- **Records supplied**
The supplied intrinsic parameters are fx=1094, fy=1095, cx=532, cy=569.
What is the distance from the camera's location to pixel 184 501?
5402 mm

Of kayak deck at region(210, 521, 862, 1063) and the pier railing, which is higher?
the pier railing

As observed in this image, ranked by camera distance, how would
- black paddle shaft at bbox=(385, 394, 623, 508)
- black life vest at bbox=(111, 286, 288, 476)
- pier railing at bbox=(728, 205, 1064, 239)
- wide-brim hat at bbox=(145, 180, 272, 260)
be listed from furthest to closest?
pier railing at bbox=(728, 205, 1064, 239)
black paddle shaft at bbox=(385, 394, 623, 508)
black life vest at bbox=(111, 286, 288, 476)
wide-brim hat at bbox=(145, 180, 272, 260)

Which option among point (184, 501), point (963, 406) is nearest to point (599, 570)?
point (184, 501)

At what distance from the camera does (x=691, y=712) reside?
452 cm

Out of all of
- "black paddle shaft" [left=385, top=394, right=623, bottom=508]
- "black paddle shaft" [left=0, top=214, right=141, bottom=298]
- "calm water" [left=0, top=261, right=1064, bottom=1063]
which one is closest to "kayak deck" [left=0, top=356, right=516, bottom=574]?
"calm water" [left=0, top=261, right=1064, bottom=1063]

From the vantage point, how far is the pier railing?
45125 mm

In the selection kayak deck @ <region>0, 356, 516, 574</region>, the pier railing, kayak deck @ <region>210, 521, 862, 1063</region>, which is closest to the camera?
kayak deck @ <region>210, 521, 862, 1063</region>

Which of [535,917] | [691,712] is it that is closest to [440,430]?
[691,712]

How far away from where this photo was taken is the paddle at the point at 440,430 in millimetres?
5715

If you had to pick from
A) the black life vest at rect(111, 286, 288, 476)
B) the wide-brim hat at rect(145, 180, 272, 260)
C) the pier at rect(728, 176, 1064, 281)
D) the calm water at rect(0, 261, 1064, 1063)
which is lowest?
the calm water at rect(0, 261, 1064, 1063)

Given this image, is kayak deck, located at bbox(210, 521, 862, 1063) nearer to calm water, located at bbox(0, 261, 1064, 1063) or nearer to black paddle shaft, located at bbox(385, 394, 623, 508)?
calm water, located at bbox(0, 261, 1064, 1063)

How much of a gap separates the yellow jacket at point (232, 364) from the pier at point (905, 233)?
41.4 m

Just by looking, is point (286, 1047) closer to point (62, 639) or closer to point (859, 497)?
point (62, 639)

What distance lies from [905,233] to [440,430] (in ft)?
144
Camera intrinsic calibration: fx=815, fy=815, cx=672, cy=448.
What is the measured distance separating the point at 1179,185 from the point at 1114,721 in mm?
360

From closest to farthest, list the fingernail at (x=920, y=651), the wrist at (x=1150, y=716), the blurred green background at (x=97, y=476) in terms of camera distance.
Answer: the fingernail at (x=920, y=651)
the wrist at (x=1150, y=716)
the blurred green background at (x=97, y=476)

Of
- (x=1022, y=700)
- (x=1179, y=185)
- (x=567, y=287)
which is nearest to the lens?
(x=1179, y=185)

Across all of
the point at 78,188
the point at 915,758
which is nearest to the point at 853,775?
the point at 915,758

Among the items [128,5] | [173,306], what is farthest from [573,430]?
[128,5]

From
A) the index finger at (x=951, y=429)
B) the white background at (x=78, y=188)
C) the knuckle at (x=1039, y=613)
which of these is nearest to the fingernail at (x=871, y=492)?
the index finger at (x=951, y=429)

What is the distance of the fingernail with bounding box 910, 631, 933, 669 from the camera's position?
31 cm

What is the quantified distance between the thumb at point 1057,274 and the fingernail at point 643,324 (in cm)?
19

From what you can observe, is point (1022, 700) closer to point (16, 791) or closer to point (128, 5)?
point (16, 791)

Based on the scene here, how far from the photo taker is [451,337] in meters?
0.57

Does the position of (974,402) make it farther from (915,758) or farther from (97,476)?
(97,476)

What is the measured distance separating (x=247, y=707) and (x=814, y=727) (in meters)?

- **Your goal**
Copy out all of the data above line for line, without changing a single character.

- **The result**
The supplied intrinsic parameters are fx=1094, fy=1095, cx=532, cy=569.
What is the distance from the camera's location to pixel 184 501?
5402 mm

Of kayak deck at region(210, 521, 862, 1063) and the pier railing, which is higher?
the pier railing

As observed in this image, ranked by camera distance, how would
- black paddle shaft at bbox=(385, 394, 623, 508)
- black life vest at bbox=(111, 286, 288, 476)
- pier railing at bbox=(728, 205, 1064, 239)
- wide-brim hat at bbox=(145, 180, 272, 260)
be listed from furthest to closest?
pier railing at bbox=(728, 205, 1064, 239)
black paddle shaft at bbox=(385, 394, 623, 508)
black life vest at bbox=(111, 286, 288, 476)
wide-brim hat at bbox=(145, 180, 272, 260)

Which option among point (184, 501), point (963, 406) is nearest to point (599, 570)?
point (184, 501)

At what distance from the camera does (x=691, y=712) reside?
452 cm

Out of all of
- "black paddle shaft" [left=385, top=394, right=623, bottom=508]
- "black paddle shaft" [left=0, top=214, right=141, bottom=298]
- "calm water" [left=0, top=261, right=1064, bottom=1063]
which one is closest to "kayak deck" [left=0, top=356, right=516, bottom=574]?
"calm water" [left=0, top=261, right=1064, bottom=1063]

From the vantage point, how far is the pier railing?
45125 mm

In the selection kayak deck @ <region>0, 356, 516, 574</region>, the pier railing, kayak deck @ <region>210, 521, 862, 1063</region>, which is closest to the camera?
kayak deck @ <region>210, 521, 862, 1063</region>

Which of [535,917] | [691,712] is it that is closest to [440,430]?
[691,712]

How far away from where this photo was taken is the paddle at the point at 440,430 in millimetres?
5715

If you had to pick from
A) the black life vest at rect(111, 286, 288, 476)
B) the wide-brim hat at rect(145, 180, 272, 260)
C) the pier at rect(728, 176, 1064, 281)
D) the calm water at rect(0, 261, 1064, 1063)
which is lowest?
the calm water at rect(0, 261, 1064, 1063)

Given this image, is kayak deck, located at bbox(210, 521, 862, 1063) nearer to calm water, located at bbox(0, 261, 1064, 1063) or nearer to black paddle shaft, located at bbox(385, 394, 623, 508)?
calm water, located at bbox(0, 261, 1064, 1063)

How much of a gap separates the yellow jacket at point (232, 364) from the pier at point (905, 233)?
41.4 m

Just by looking, is point (286, 1047) closer to point (62, 639) or closer to point (859, 497)?
point (62, 639)

What distance lies from [905,233] to [440,430] (in ft)?
144
Camera intrinsic calibration: fx=815, fy=815, cx=672, cy=448.
What is the measured distance separating the point at 1179,185 from the point at 1114,721 in mm?
360

From closest to farthest, list the fingernail at (x=920, y=651), the wrist at (x=1150, y=716), the blurred green background at (x=97, y=476) in terms of camera distance.
Answer: the fingernail at (x=920, y=651)
the wrist at (x=1150, y=716)
the blurred green background at (x=97, y=476)

Of
- (x=1022, y=700)
- (x=1179, y=185)
- (x=567, y=287)
which is nearest to the lens?
(x=1179, y=185)

Across all of
the point at 78,188
the point at 915,758
which is nearest to the point at 853,775?
the point at 915,758

Among the items [128,5] | [173,306], what is farthest from [573,430]?
[128,5]

From
A) the index finger at (x=951, y=429)
B) the white background at (x=78, y=188)
C) the knuckle at (x=1039, y=613)
which of these is nearest to the fingernail at (x=871, y=492)?
the index finger at (x=951, y=429)

What is the distance of the fingernail with bounding box 910, 631, 933, 669 from the camera's position?
31 cm

What is the quantified distance between the thumb at point 1057,274 and the fingernail at point 643,324 (in cm)?
19

From what you can observe, is point (1022, 700) closer to point (16, 791) or closer to point (128, 5)?
point (16, 791)

Based on the scene here, how far from the photo taker is [451,337] in meters?
0.57

Does the position of (974,402) make it farther from (915,758) or farther from (97,476)?
(97,476)

What is the measured distance separating (x=247, y=707) and (x=814, y=727) (in meters)?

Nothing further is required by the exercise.